── Page text
---
# System prepended metadata

title: Panel Data Model (TSCS Data)
tags: [Fixed Effect Model, Econometrics, 計量經濟, plm, Random Effect Model, Panel Data]

---

---
GA: UA-159972578-2
---

###### tags: `計量經濟` `Econometrics` `Panel Data` `plm` `Random Effect Model` `Fixed Effect Model` 

# Panel Data Model (TSCS Data)

+ 閱讀 [Rpub版](https://rpubs.com/RitaTang/plm)
+ Reference:
	1. [Econometrics Academy](https://sites.google.com/site/econometricsacademy/econometrics-models/panel-data-models)
	2. CUHK Materials


## Content

[1. 資料結構](#ch1)
[2. 模型介紹](#ch2)
────
── Data provided
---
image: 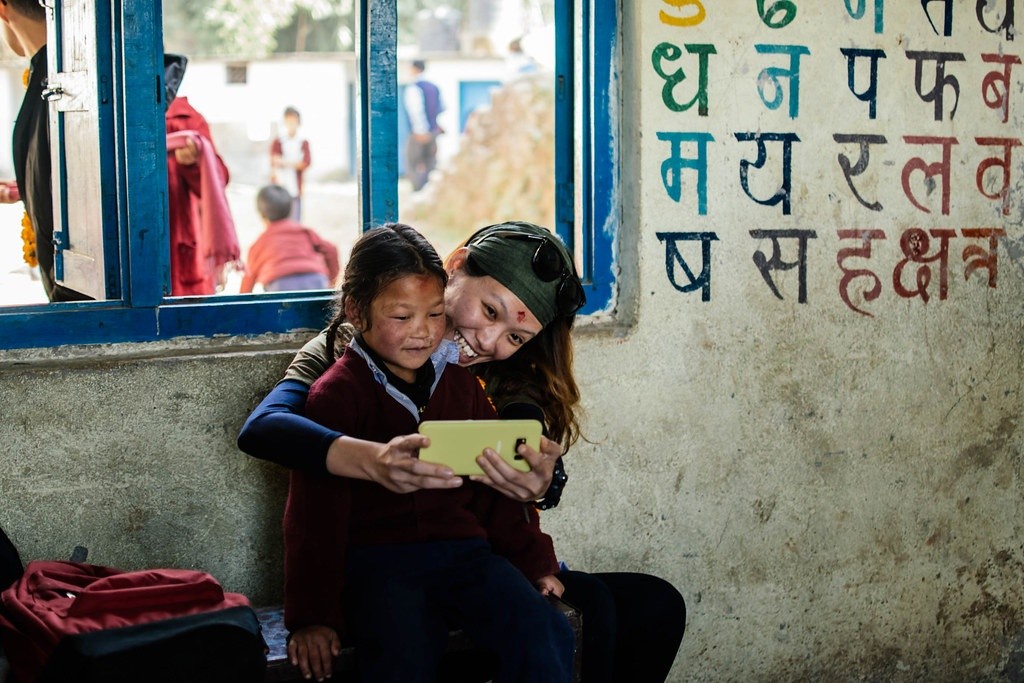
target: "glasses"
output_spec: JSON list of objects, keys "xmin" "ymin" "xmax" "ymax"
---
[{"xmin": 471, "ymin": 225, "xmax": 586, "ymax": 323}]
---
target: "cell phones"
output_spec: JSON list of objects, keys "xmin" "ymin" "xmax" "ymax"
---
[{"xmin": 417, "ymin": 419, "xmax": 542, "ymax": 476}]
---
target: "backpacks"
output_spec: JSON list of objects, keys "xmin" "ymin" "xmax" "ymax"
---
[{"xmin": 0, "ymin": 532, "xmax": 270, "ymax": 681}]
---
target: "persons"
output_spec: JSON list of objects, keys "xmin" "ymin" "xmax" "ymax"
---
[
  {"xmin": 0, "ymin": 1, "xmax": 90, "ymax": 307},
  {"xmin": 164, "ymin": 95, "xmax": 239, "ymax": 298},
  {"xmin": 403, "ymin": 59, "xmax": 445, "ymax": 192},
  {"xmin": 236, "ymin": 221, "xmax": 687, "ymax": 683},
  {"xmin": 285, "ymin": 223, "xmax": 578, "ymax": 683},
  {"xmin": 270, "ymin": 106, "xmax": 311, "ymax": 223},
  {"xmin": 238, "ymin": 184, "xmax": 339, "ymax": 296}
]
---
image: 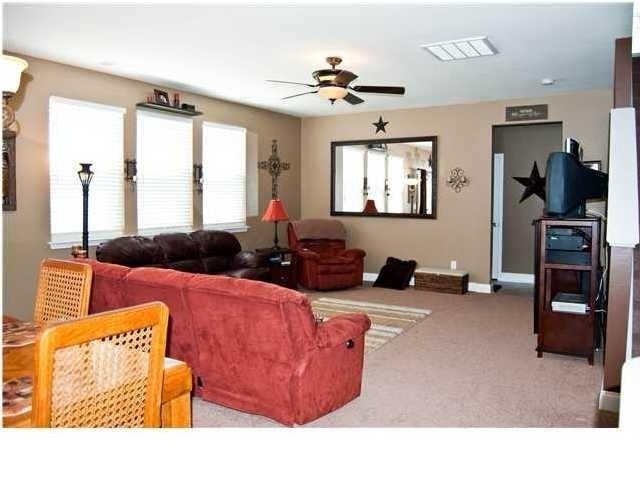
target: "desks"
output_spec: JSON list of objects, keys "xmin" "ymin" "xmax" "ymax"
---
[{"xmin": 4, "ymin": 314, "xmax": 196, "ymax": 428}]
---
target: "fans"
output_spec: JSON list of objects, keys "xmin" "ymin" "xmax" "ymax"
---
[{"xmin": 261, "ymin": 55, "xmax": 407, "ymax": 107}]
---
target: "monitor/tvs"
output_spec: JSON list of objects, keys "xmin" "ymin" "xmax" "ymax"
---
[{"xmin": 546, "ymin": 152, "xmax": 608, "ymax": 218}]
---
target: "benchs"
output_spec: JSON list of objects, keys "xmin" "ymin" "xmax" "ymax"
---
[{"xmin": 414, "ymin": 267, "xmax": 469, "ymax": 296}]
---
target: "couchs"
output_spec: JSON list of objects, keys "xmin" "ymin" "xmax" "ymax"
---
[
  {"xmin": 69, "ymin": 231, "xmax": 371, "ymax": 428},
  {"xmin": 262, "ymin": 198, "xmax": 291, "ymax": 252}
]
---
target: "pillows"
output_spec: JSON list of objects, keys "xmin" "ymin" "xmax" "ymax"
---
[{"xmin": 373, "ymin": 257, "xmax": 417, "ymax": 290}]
────
-- Assignment --
Rewrite the panel data page, beginning at the words "tags: [Fixed Effect" and stopping after "# Panel Data Model (TSCS Data)". Replace every "Fixed Effect Model" with "Fixed Effects Model".

-- The answer --
tags: [Fixed Effects Model, Econometrics, 計量經濟, plm, Random Effect Model, Panel Data]

---

---
GA: UA-159972578-2
---

###### tags: `計量經濟` `Econometrics` `Panel Data` `plm` `Random Effect Model` `Fixed Effects Model` 

# Panel Data Model (TSCS Data)